Wednesday, July 15, 2009

Oldest Honda plant shifts to meeting green demand

SAYAMA, Japan — Honda has adjusted production as global demand shifts to small and greener models, turning its oldest Japanese plant into an assembly line for the Fit subcompact for the U.S. market.
But the Saitama plant, which employs 5,500 people, is also showing signs of hard times - running just a single shift instead of the previous two shifts, halving overall plant production to 1,100 vehicles a day.
The Honda Motor Co. factory, shown to reporters Wednesday, used to mostly make bigger models like the Odyssey minivan and Accord sedan.
The plant, which opened in 1964 in this Tokyo suburb, has successfully responded to shifting consumer tastes, as the recent rise in gas prices and concerns about global warming make smaller models like the Fit more in demand, according to Honda.
It began mass-producing the Fit for U.S. export in April, transferring some of that production from another Japanese plant, in Suzuka, central Japan, which is too busy these days churning out the hit Insight hybrid.
Tomonori Arai, a general manager, said Honda was able to efficiently move production because it has standardized robotics parts and other assembly procedures.
The efforts to unify assembly line methods also make it easier to start making cars at new plants, including those abroad. But there are no plans so far to start making the Fit in the U.S., Arai said.
Before such efforts, which began several years ago, it required more than seven months to launch a new product at Saitama. Today, it was able to start Fit production in just three months.
That underlines ongoing efforts at Japanese automakers to cut costs and stay nimble as this nation's top industry gets hammered by the global downturn, especially the slump in the critical North American market.

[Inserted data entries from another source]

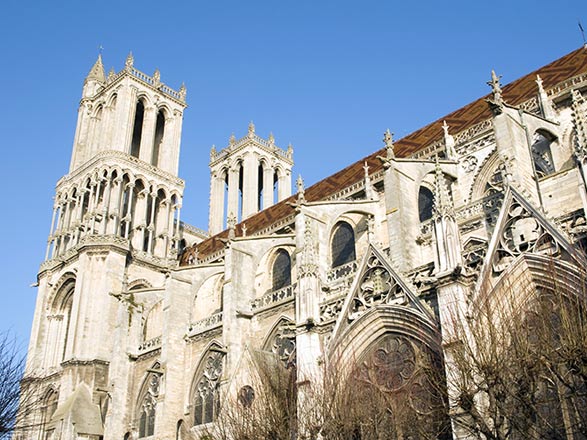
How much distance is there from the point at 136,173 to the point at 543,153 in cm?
1832

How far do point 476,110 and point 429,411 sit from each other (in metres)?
13.7

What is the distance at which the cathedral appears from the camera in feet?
39.1

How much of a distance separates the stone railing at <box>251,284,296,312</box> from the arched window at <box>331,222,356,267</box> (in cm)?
206

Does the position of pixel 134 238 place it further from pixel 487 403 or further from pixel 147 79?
pixel 487 403

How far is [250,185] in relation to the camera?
36.2 meters

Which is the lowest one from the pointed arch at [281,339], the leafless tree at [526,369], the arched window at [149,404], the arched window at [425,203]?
the leafless tree at [526,369]

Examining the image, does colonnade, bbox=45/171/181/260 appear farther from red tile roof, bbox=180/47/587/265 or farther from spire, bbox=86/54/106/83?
spire, bbox=86/54/106/83

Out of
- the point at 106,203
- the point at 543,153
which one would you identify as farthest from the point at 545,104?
the point at 106,203

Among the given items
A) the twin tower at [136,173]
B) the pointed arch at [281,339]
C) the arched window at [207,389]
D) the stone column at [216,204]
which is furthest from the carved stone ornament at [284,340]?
the stone column at [216,204]

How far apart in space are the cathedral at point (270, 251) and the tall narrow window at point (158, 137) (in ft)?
0.58

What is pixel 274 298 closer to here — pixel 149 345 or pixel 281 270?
pixel 281 270

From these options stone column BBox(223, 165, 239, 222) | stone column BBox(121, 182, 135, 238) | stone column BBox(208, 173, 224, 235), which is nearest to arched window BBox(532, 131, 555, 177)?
stone column BBox(121, 182, 135, 238)

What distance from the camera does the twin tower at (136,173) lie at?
29.6 m

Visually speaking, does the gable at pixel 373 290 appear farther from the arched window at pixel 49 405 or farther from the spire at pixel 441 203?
the arched window at pixel 49 405
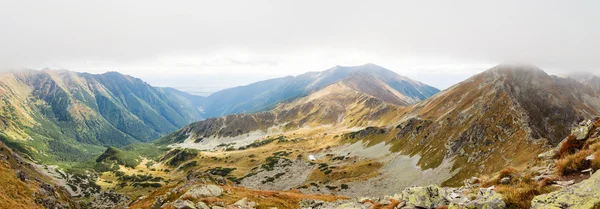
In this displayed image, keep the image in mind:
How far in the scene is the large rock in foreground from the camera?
1246 cm

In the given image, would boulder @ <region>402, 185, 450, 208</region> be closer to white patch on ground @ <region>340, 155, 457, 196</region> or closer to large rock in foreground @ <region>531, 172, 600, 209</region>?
large rock in foreground @ <region>531, 172, 600, 209</region>

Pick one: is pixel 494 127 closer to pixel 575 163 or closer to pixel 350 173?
pixel 350 173

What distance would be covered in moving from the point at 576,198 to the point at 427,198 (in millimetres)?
9310

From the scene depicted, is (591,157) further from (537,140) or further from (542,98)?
(542,98)

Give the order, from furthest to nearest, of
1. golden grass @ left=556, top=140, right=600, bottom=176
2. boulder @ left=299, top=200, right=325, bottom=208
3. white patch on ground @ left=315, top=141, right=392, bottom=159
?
white patch on ground @ left=315, top=141, right=392, bottom=159, boulder @ left=299, top=200, right=325, bottom=208, golden grass @ left=556, top=140, right=600, bottom=176

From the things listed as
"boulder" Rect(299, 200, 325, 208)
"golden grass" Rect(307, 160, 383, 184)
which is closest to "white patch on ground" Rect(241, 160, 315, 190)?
"golden grass" Rect(307, 160, 383, 184)

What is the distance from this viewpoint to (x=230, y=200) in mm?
43938

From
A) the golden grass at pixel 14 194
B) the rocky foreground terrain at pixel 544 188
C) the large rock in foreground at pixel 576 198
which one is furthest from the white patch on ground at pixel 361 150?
the large rock in foreground at pixel 576 198

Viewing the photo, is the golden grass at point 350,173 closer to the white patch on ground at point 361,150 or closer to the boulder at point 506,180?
the white patch on ground at point 361,150

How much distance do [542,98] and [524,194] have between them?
7375 inches

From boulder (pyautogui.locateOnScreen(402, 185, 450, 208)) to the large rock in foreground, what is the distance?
7.19m

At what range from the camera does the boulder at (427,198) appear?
813 inches

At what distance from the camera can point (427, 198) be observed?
70.0 ft

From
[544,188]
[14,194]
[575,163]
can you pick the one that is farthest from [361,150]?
[544,188]
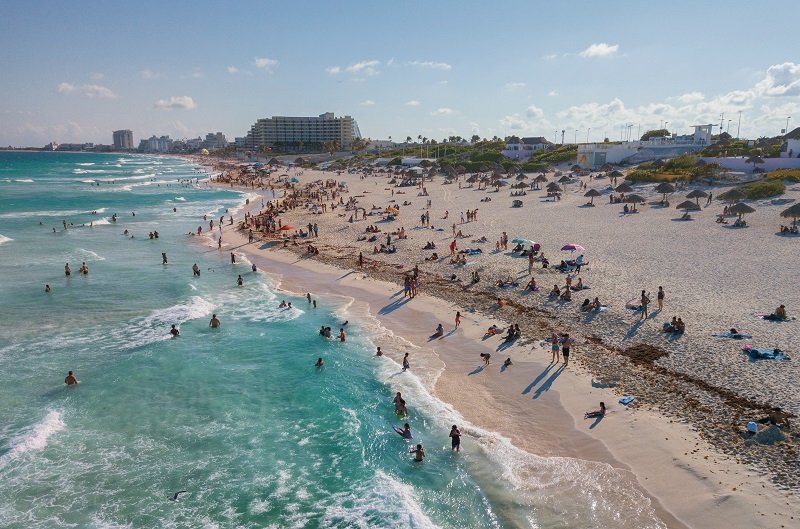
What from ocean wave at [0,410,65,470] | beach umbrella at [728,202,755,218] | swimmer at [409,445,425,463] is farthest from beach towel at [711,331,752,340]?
ocean wave at [0,410,65,470]

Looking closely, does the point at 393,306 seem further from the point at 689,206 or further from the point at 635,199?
the point at 689,206

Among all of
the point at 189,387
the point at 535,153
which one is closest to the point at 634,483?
the point at 189,387

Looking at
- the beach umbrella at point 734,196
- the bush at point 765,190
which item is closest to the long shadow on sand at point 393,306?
the beach umbrella at point 734,196

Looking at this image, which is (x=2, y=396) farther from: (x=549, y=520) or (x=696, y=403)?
(x=696, y=403)

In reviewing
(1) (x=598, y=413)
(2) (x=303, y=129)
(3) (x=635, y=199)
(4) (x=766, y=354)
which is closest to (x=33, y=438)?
(1) (x=598, y=413)

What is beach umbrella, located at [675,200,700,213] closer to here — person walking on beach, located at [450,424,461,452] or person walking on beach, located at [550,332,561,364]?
person walking on beach, located at [550,332,561,364]

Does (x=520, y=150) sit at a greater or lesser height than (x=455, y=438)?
greater
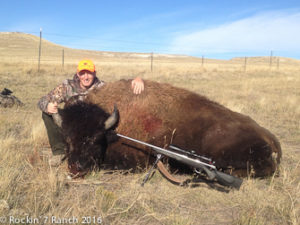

During a tour of the plant, Honda demonstrated how the same line was able to produce different models smoothly.
It also showed how robotics parts on big swinging arms got changed automatically in a matter of minutes, so that the same line could switch from putting together a Freed hatchback to an Odyssey.
Other automakers, including Japanese rival Toyota Motor Corp., boast flexible production methods and are shifting to smaller models and hybrids.
Honda, with its strength in small models, stayed in the black for the fiscal year ended March 31, and has fared relatively better than Toyota, which sank to its worst yearly loss.
Still, before the financial crisis, the Saitama plant used to have two worker shifts for each of its two assembly lines, keeping the plant running from early in the morning until near midnight.
Now, it is down to one daytime shift.
The plant has enough workers for two shifts, but global demand would have to pick up significantly, boosting needs per line by about 350 vehicles a day to revert to two shifts, Arai said.
"I wish I knew when this could happen," he said. "We have no plans now to return to two shifts."